EXCERPT:
That ‘s where I had all my suitcases before.
At the time I had the foam from the antique Paros couch under the bed taking up room. I decided that since I wanted soft and cushy for the couch if I ever finish and use it (cause I have no room in this place) I got rid of the foam and I put the suitcases under the bed for storage. Much smarter idea. I can now pull the suitcase I want out like I would a drawer.
And I put the little table in the corner to shove things that need storing under. Like paper supplies, mom’s old sewing machine (which needs a tweak to work) and some card for painting on. I was thinking of making a rack for shoes to hide under it, and maybe I will one day, but for now I just put this stuff in there to hide it away.
In order to make it less ‘i just had to stick this somewhere’ visible, I used the lace pillow cover as a curtain. It had a small rust mark on it so I cut that away and stitched a small round doily over the hole. Works for me.
You may remember this is how my bedroom looks. A great friend gave me this gorgeous mosquito net and (like any girl) I’ve always loved the romantic look of a mosquito net over the bed. Even if its just me and Lainee sharing the bed.
The dilema now is this: I have a beautiful painting (a nude) of myself done by a friend and great artist. I had it hanging over the bed in Tasmania and I forgot to take it to Athens for storage when I went last Christmas. Its been in its box in the bedroom since then. Just waiting.
Here it is, in the bedroom in Tassie:
Now I’m wondering if I should remove the mosquito net and put the painting on the wall over the bed.
Decisions decisions. I love the painting. I love the net. I’ve used the net a few times, so its handy as well as gorgeous.
I have no other big wall to hang the painting on unless it goes over the couch in the living room.
… but is that a good spot for a nude of myself?

MATERIAL PROVIDED:
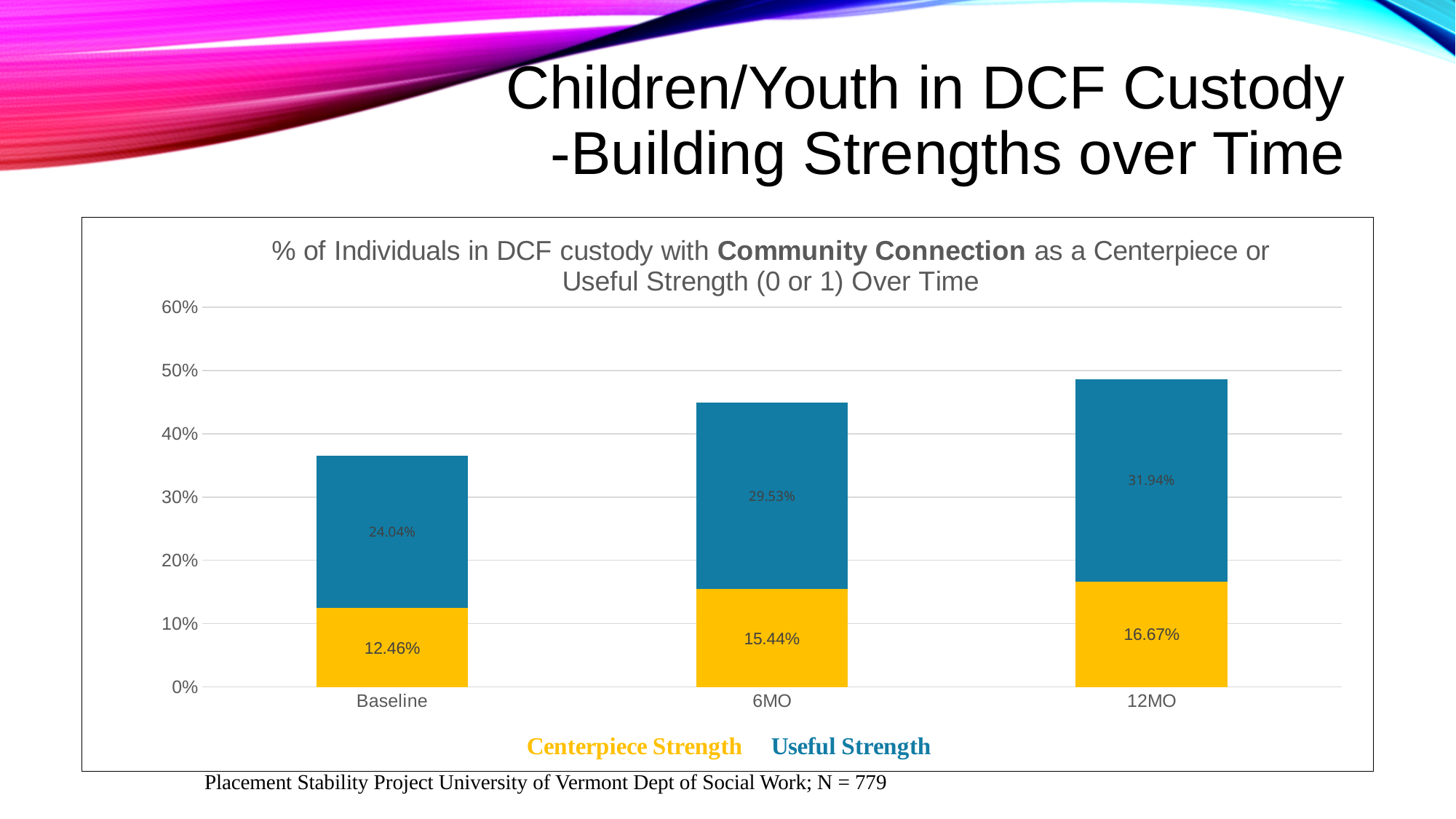
What is the difference between the Useful Strength values at 12MO and Baseline? 7.90% What kind of chart is shown on the slide? Stacked bar chart Which time point has the highest Centerpiece Strength value? 12MO What is the Useful Strength value for 12MO? 31.94% Which time point has the lowest Useful Strength value? Baseline What is the Useful Strength value for 6MO? 29.53% Which is larger: the Centerpiece Strength value at 6MO or at Baseline? 6MO What is the Centerpiece Strength value for Baseline? 12.46% How many time points are shown on the x axis? 3 What is the total of the stacked bar for 6MO? 44.97% How many series does the legend list? 2 Is the total height of the 12MO stacked bar greater or less than 40%? greater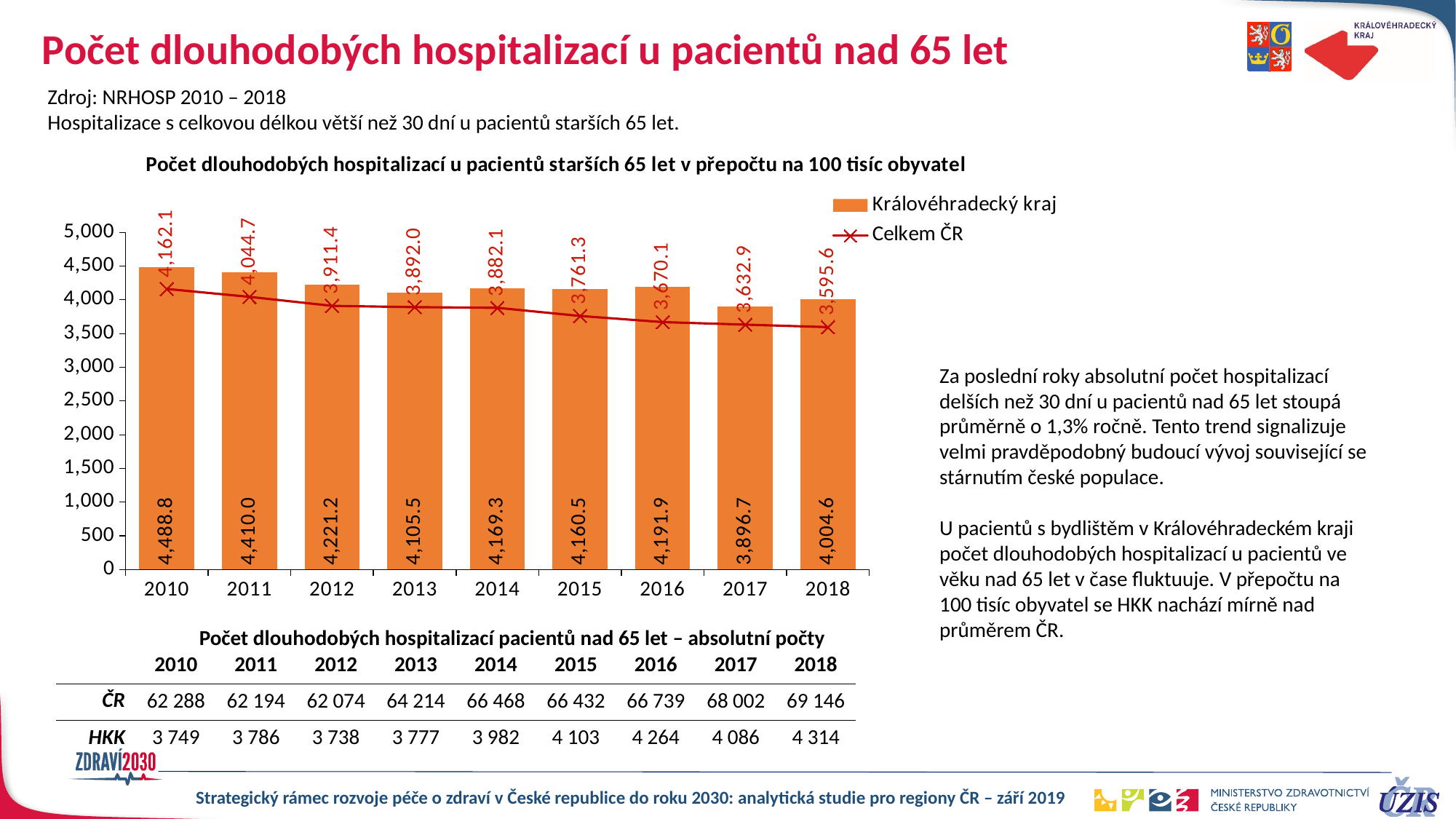
Which is larger in 2013: the value for Královéhradecký kraj or the value for Celkem ČR? Královéhradecký kraj What is the value for Celkem ČR in 2018? 3,595.6 What is the difference between the Královéhradecký kraj value and the Celkem ČR value in 2016? 521.8 How many series does the legend list? 2 Which year has the lowest value for Celkem ČR? 2018 What kind of chart is used for the Královéhradecký kraj series? Bar chart What is the value for Královéhradecký kraj in 2017? 3,896.7 How many years are shown on the x axis? 9 Does the Celkem ČR series rise or fall from 2010 to 2018? Fall What is the value for Královéhradecký kraj in 2010? 4,488.8 Which year has the lowest value for Královéhradecký kraj? 2017 Which year has the highest value for Královéhradecký kraj? 2010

TASKS TO CARRY OUT:
1. In the bedroom storage post, what did the writer hang as a curtain to hide the things stored under the little table?
2. Write out the bedroom storage post, starting with "That ‘s where" and going on through "would a drawer.".
3. Continue the bedroom storage post from the point where it stops.
The lines here are separate material, unrelated to the bedroom storage post.

ANSWERS FOR THIS EXERCISE:
1. The lace pillow cover.

2.
That ‘s where I had all my suitcases before.
At the time I had the foam from the antique Paros couch under the bed taking up room. I decided that since I wanted soft and cushy for the couch if I ever finish and use it (cause I have no room in this place) I got rid of the foam and I put the suitcases under the bed for storage. Much smarter idea. I can now pull the suitcase I want out like I would a drawer.

3.
Mind you, its a tasteful nude. All you can see are my hip and my breasts (which were pretty small at the time as I was a lot thinner than I am now). Its in muted tonal colours which suit the decor here… I’m not sure what to do. I think I’ll just leave it in the back of my mind for a while, It will come to me.
Another finished dog. I just love making these guys. They take about a week to make. Making the armature is easy enough and only takes an afternoon. Then the actual shaping (building up of body) and adding face and paws takes a few days since they need drying time between goes. Because of that I usually start another dog before I’ve finished the one I’m working on. At any given time I have at least 2 dogs ‘in progress’.
How many dogs will I make? I’m not sure. I have other projects I work on in between (more clay dishes for instance since I bought a few packs of air dry clay) but I come back to the dogs when I feel at a loss. I have cardboard prepared to paint on, so I have to get to that at some stage. The idea is to have enough work to choose from when its time to have an exhibition. What doesn’t sell there will go in my new online shop.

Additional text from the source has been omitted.